Search code examples
pythonpytorchneural-networkgensimword-embedding

PyTorch / Gensim - How do I load pre-trained word embeddings?


I want to load a pre-trained word2vec embedding with gensim into a PyTorch embedding layer.

How do I get the embedding weights loaded by gensim into the PyTorch embedding layer?


Solution

  • I just wanted to report my findings about loading a gensim embedding with PyTorch.


    • Solution for PyTorch 0.4.0 and newer:

    From v0.4.0 there is a new function from_pretrained() which makes loading an embedding very comfortable. Here is an example from the documentation.

    import torch
    import torch.nn as nn
    
    # FloatTensor containing pretrained weights
    weight = torch.FloatTensor([[1, 2.3, 3], [4, 5.1, 6.3]])
    embedding = nn.Embedding.from_pretrained(weight)
    # Get embeddings for index 1
    input = torch.LongTensor([1])
    embedding(input)
    

    The weights from gensim can easily be obtained by:

    import gensim
    model = gensim.models.KeyedVectors.load_word2vec_format('path/to/file')
    weights = torch.FloatTensor(model.vectors) # formerly syn0, which is soon deprecated
    

    As noted by @Guglie: in newer gensim versions the weights can be obtained by model.wv:

    weights = model.wv
    

    • Solution for PyTorch version 0.3.1 and older:

    I'm using version 0.3.1 and from_pretrained() isn't available in this version.
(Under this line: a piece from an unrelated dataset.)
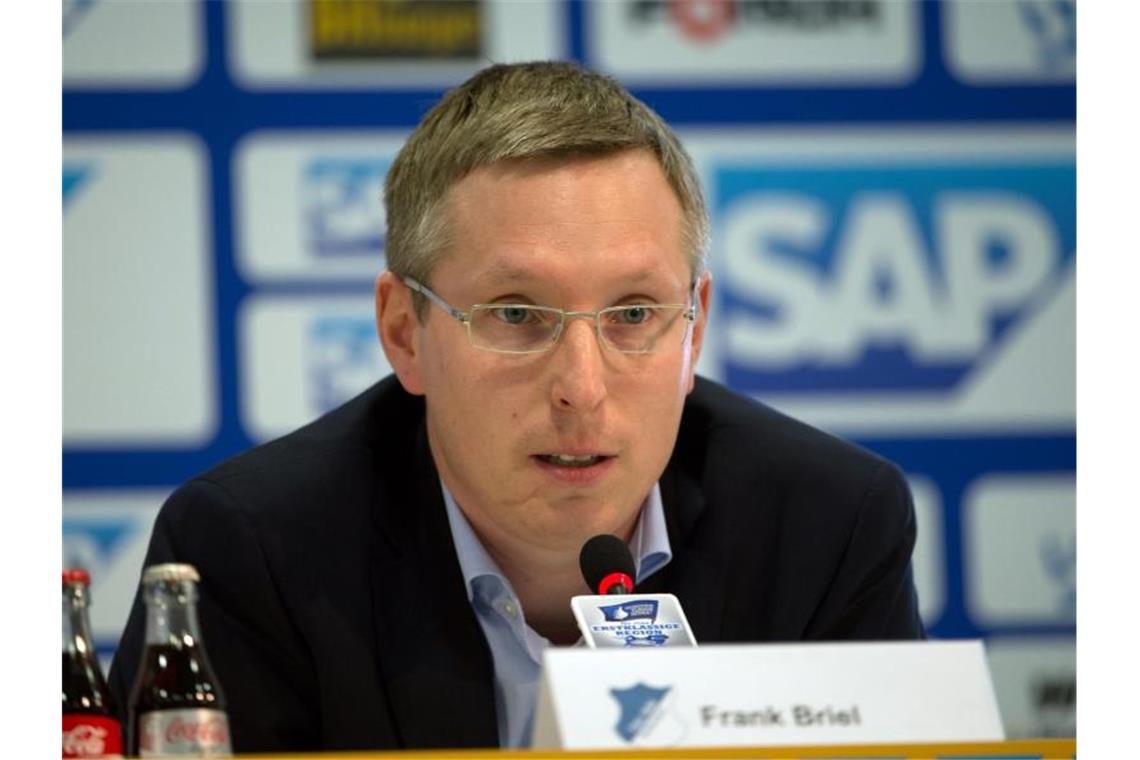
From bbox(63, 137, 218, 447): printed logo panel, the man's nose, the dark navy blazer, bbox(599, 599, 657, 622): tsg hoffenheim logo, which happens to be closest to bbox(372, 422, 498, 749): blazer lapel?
the dark navy blazer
    Therefore I created my own from_pretrained so I can also use it with 0.3.1.

    Code for from_pretrained for PyTorch versions 0.3.1 or lower:

    def from_pretrained(embeddings, freeze=True):
        assert embeddings.dim() == 2, \
             'Embeddings parameter is expected to be 2-dimensional'
        rows, cols = embeddings.shape
        embedding = torch.nn.Embedding(num_embeddings=rows, embedding_dim=cols)
        embedding.weight = torch.nn.Parameter(embeddings)
        embedding.weight.requires_grad = not freeze
        return embedding
    

    The embedding can be loaded then just like this:

    embedding = from_pretrained(weights)
    

    I hope this is helpful for someone.